- [Exercise instructions]: Which lines of the entries below contain the word "this"? Pick those out and copy each one in full.

-- start Source records --

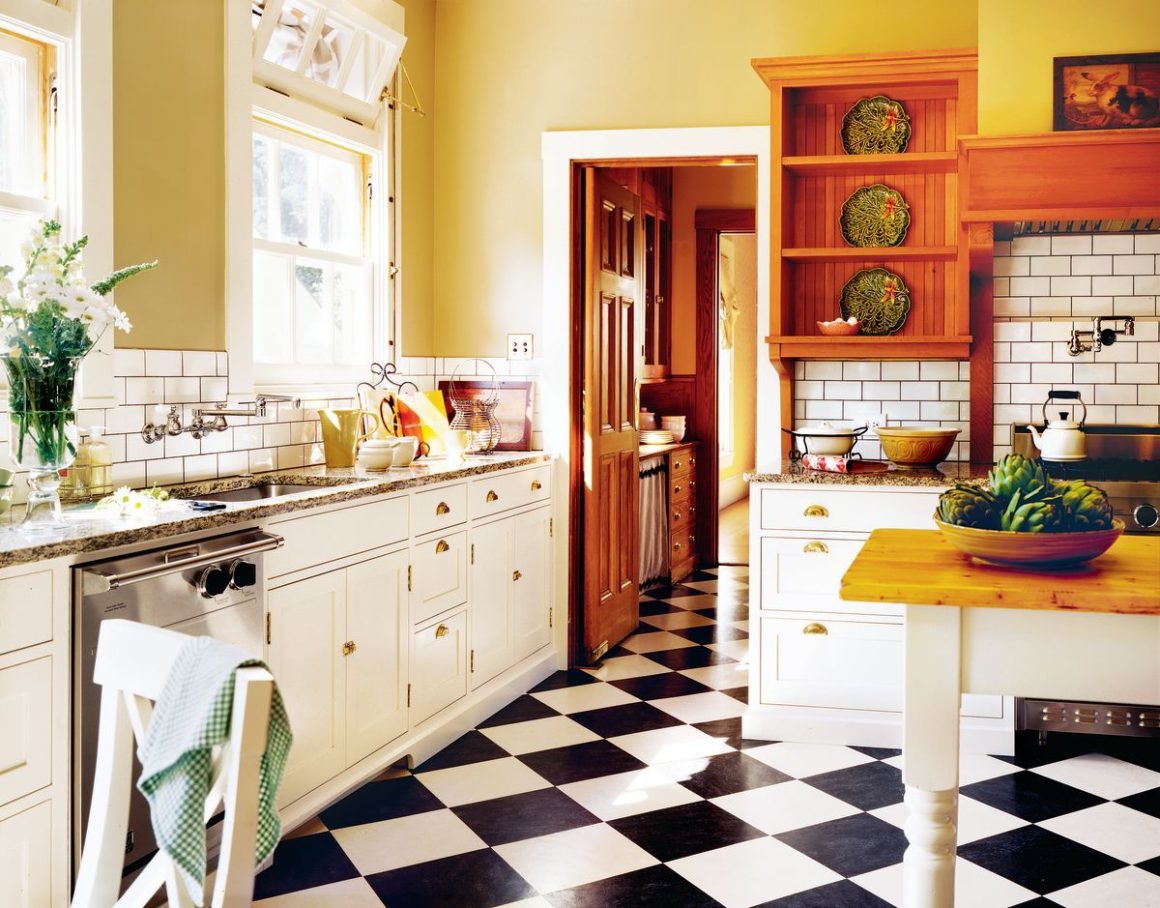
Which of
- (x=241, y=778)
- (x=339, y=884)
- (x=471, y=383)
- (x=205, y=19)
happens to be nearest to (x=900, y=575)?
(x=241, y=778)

-- end Source records --
-- start Source records --

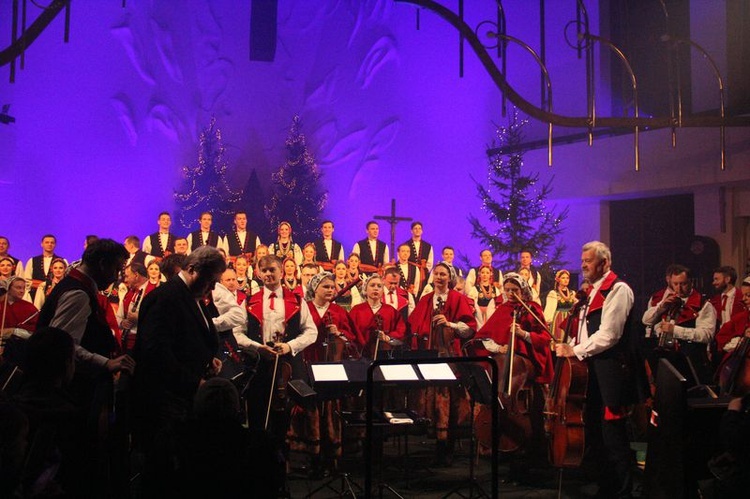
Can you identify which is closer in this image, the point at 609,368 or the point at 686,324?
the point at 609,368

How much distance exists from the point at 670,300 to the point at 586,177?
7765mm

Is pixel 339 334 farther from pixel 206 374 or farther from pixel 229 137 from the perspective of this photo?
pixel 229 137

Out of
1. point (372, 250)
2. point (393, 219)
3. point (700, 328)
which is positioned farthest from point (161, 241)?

-- end Source records --

- [Written answer]:
Can you identify which is closer in this image, the point at 609,368 or the point at 686,324?
Is pixel 339 334 farther from pixel 206 374 or farther from pixel 229 137 from the perspective of this photo?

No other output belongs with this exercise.